In [1]:
%load_ext autoreload
%autoreload 2

## Requirements
* The dataset can be downloaded from [this Kaggle competition](https://www.kaggle.com/c/ieee-fraud-detection).
* In addition to the [Anaconda](https://www.anaconda.com) libraries, you need to install `category_encoders`, `selenium`, `geckodriver` and `scikit-learn` version 0.24 or higher.
* You also need to set up an AWS account and install `awscli` and `sagemaker-python-sdk`.

In [2]:
import os
import warnings
import bokeh
import boto3
import sagemaker
import numpy as np
import pandas as pd
from bokeh.io import export_png, export_svgs, output_notebook
from bokeh.layouts import gridplot
from bokeh.models import Band, ColumnDataSource, HoverTool, NumeralTickFormatter
from bokeh.plotting import figure, show
from sklearn.compose import make_column_transformer
from sklearn.impute import SimpleImputer
from sklearn.metrics import (
    accuracy_score,
    confusion_matrix,
    f1_score,
    precision_score,
    recall_score,
    average_precision_score,
    precision_recall_curve,
    roc_auc_score,
    roc_curve,
)
from sklearn.model_selection import train_test_split
from sklearn.pipeline import make_pipeline
from sklearn.preprocessing import OrdinalEncoder
from category_encoders import TargetEncoder
from sagemaker.estimator import Estimator
from sagemaker.inputs import TrainingInput
from sagemaker.tuner import (
    CategoricalParameter,
    ContinuousParameter,
    IntegerParameter,
    HyperparameterTuner,
)
from utils.measuring_performance import (
    get_prediction,
    plot_confusion_matrix,
    plot_pr_curve,
    plot_roc_curve,
)

warnings.filterwarnings(action="ignore")
output_notebook()

In [3]:
def is_number(x):
    try:
        float(x)
        return 1
    except ValueError:
        return 0


def str_to_int(x):
    return x if pd.isnull(x) else str(int(x))

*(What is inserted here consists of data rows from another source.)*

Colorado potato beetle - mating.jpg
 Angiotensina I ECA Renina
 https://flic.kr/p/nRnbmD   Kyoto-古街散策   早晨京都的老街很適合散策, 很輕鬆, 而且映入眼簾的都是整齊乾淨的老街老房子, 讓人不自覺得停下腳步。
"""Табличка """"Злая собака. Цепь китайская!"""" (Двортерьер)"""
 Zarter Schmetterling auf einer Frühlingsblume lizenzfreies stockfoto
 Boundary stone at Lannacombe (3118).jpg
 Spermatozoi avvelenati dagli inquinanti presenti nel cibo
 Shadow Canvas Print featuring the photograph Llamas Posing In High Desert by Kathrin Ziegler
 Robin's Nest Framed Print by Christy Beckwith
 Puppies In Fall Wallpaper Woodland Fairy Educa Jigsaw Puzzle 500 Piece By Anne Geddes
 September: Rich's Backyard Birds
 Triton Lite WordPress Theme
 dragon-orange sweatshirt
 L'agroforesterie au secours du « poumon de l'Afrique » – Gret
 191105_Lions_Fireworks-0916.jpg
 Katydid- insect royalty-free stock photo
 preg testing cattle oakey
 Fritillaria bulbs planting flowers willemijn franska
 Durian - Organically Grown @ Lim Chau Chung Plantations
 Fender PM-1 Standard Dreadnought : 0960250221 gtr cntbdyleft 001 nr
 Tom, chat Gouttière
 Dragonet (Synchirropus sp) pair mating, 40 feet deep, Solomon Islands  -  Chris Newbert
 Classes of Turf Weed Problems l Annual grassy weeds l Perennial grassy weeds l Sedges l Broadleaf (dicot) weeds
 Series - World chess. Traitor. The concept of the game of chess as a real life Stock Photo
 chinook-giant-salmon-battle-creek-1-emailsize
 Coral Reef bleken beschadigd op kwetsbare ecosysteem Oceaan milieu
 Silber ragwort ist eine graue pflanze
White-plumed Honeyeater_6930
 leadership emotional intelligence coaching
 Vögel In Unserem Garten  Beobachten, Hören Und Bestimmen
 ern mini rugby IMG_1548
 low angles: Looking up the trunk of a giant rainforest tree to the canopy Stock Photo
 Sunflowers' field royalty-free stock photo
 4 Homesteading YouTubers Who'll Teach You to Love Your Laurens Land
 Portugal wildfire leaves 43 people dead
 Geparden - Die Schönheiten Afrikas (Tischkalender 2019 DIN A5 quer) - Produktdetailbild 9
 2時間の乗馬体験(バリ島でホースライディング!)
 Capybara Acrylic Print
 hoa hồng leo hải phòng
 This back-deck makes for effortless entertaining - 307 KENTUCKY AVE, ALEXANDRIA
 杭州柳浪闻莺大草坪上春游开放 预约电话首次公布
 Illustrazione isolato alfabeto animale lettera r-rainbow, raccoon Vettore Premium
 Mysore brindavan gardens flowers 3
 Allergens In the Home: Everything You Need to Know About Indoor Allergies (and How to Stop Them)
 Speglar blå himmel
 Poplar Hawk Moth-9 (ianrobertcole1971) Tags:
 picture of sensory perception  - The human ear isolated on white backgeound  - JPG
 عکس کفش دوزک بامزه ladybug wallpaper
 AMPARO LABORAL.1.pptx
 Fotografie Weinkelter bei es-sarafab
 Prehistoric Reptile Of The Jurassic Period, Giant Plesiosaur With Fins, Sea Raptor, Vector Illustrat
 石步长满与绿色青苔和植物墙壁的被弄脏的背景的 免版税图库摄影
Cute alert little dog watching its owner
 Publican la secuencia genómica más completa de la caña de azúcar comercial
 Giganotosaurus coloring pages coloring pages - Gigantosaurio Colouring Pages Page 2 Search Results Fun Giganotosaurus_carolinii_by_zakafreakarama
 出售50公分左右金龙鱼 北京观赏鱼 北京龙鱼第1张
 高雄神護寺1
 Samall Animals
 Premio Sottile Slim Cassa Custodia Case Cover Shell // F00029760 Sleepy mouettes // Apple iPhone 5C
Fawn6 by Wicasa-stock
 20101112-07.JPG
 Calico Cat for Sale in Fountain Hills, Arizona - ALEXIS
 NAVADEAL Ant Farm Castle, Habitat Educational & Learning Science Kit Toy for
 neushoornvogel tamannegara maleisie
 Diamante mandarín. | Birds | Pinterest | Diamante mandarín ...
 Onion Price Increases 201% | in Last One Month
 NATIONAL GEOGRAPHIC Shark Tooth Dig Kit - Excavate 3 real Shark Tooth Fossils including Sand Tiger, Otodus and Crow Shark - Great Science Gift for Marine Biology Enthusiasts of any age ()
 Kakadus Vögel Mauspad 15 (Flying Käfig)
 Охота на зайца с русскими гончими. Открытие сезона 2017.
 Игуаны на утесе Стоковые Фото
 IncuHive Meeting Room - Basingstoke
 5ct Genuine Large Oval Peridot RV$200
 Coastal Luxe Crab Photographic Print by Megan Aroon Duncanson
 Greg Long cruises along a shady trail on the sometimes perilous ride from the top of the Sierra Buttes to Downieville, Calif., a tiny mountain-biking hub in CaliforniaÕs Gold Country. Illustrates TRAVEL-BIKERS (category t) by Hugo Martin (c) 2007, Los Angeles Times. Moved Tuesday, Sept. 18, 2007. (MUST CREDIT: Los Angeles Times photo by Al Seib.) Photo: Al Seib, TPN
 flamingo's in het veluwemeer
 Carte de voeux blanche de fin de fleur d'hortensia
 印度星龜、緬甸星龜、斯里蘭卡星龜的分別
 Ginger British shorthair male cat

#### Data Loading from Local Directory
The Kaggle dataset was saved in the local directory `~/Data/ieee-fraud-detection` in advance.

In [4]:
RAW_DATA_PATH = "../../data/ieee-fraud-detection"

In [5]:
train_identity = pd.read_csv(os.path.join(RAW_DATA_PATH, "train_identity.csv"))
train_transaction = pd.read_csv(os.path.join(RAW_DATA_PATH, "train_transaction.csv"))
df_train = pd.merge(train_transaction, train_identity, on="TransactionID", how="left")

In [6]:
cat_features = pd.Index(
    [
        "ProductCD",
        "addr1",
        "addr2",
        "P_emaildomain",
        "R_emaildomain",
        "DeviceType",
        "DeviceInfo",
    ]
    + [f"card{i}" for i in range(1, 7)]
    + [f"M{i}" for i in range(1, 10)]
    + [f"id_{i}" for i in range(12, 39)]
)
num_features = df_train.columns.difference(
    pd.Index(["TransactionID", "TransactionDT", "isFraud"]) | cat_features
)
all_features = cat_features | num_features

int_cat_features = df_train[cat_features].select_dtypes("number").columns
df_train[int_cat_features] = df_train[int_cat_features].applymap(str_to_int)
df_train[cat_features] = df_train[cat_features].astype("str")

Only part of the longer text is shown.